While I think it's a good idea for American Idol to switch up its format in an attempt to stem the ongoing "Has it jumped the shark?" talk, I was devastated to find that Hollywood week now lacks what used to be its best element: the bitchy infighting between all the talented dreamers.
Previously, the contestants came to Hollywood, sang onstage and were either pushed through to the next round or summarily dismissed. That used to be fun if you had an evil streak and enjoyed watching dazed singers who previous had all the promise and hope in the world be summarily banished to reality TV limbo.
Then, the remaining contestants were put into groups of three, which was always fun--either the harmony and moves were genuinely entertaining, or else the group fell apart in a delightful way. We got to see the contestants' true colors once they realized they had to share the stage with each other.
But the new format has eliminated those things that my dark side adores. First, no contestants were cut right off the bat. Similar to the format of So You Think You Can Dance, a "second chance" was invented so that even those people who should have been sent home right away automatically got another shot. And instead of singing in groups, the contestants were given the chance to perform with instruments, which I don't think was either a win or a loss for the show. We learned what we already knew: that you cannot be a lead singer/drummer and be cool unless you are already famous.
To be honest I was kind of confused by the format of tonight's show, especially as those who seemed like they went "straight through" from the initial audition then had another round of audition wherein they might be cut (no second chance for them at that point?) This is what you get, Idol, for choosing your seventh season to switch things up.
Ah well. Hollywood week still is gratifying in that the idiosyncratic charm or sad personal stories are no longer enough to get contestants through to the next round. Take, for example, Ghaleb, who seemed to be doing an impression of Chris Kattan from "The Antonio Banderas How You Say? Ah Yes, Show" sketch on SNL. He might be creepy/sexy but he can't sing, end of story. Or Perrie, the single father who inflicted the stupid hairdo upon his young son: his excuses onstage couldn't save him. Maybe the biggest and best surprise of the night was Paula Abdul, who for once was the goddamn heavy when she told Brooke the Beauty Queen "no," despite her whining and complaining that she didn't get a fair chance. While Paula seems to fall under the magical spell of adorable boys and girls on a regular basis, I personally believe an angel gets its wings each time a look of pure loathing crosses her face, like the one she had for Brooke.

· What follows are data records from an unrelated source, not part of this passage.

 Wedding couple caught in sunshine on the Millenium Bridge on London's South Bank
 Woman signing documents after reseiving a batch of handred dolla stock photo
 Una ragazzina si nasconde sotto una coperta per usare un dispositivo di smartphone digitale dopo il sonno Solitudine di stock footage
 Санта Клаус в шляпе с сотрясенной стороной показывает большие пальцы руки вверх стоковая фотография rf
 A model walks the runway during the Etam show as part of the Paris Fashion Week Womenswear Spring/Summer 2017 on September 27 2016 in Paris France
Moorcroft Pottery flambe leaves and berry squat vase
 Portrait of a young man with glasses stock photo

Speaking of magic and adorableness, I'm going to go on the record here and say that I am not for Josiah the Boy Who Lives in His Car. Simon absolutely nailed it when he told the youngster he was being annoying and overconfident when he dismissed the band and declared that it took a lot of guts for him to sing onstage (the way everyone else did). I don't think he's that good a singer and I'm pretty sure he is the first of his ilk, style-wise, to pass through Idol's doors. He happens to be cute and have a good story but I don't think he belongs in the competition. Also, he's a crybaby. I'll take young David Archuletta or Daniel Noriega as my anti-Sanjayas.
While I think Ryan's explanation that the new format of Hollywood week was due to the "unprecedented talent" was actually a different way of saying "we switched things up so people would keep watching," it really does seem like there is more genuine talent in the pool than in previous seasons. Either that, or it seems like the cheeseball factor seems to be down a bit. But the top 24 will be performing soon enough so there's plenty of opportunity for everyone to bust out their own metaphorical ponyhawks.

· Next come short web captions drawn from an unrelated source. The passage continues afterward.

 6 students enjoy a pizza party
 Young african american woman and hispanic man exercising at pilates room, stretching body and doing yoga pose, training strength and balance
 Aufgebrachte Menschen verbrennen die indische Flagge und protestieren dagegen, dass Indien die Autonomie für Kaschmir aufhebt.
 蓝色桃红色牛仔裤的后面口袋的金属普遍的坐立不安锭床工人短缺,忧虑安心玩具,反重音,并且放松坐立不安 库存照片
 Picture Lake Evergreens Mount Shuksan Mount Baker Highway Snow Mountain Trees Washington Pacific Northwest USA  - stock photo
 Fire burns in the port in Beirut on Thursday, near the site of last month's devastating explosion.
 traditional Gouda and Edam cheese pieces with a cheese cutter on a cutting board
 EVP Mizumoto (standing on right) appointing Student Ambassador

--I like the Brooke the Carol-King-type-singer but I am convinced that she wears horizontal stripes to keep people from talking about how skinny she is.
--It seemed like a lot of the singers had blue tongues. Was it some sort of throat spray? Blue lollipops? Someone must get to the bottom of this!
--I liked Amy Flynn's (the abstinence girl) voice coach much better than I liked Amy Flynn. Too bad she probably got fired once the cameras were off.
--The ads for Jumper are very disconcerting. I feel like we're seeing Ryan Seacrest's id finally pop out of his head and run amok on the screen.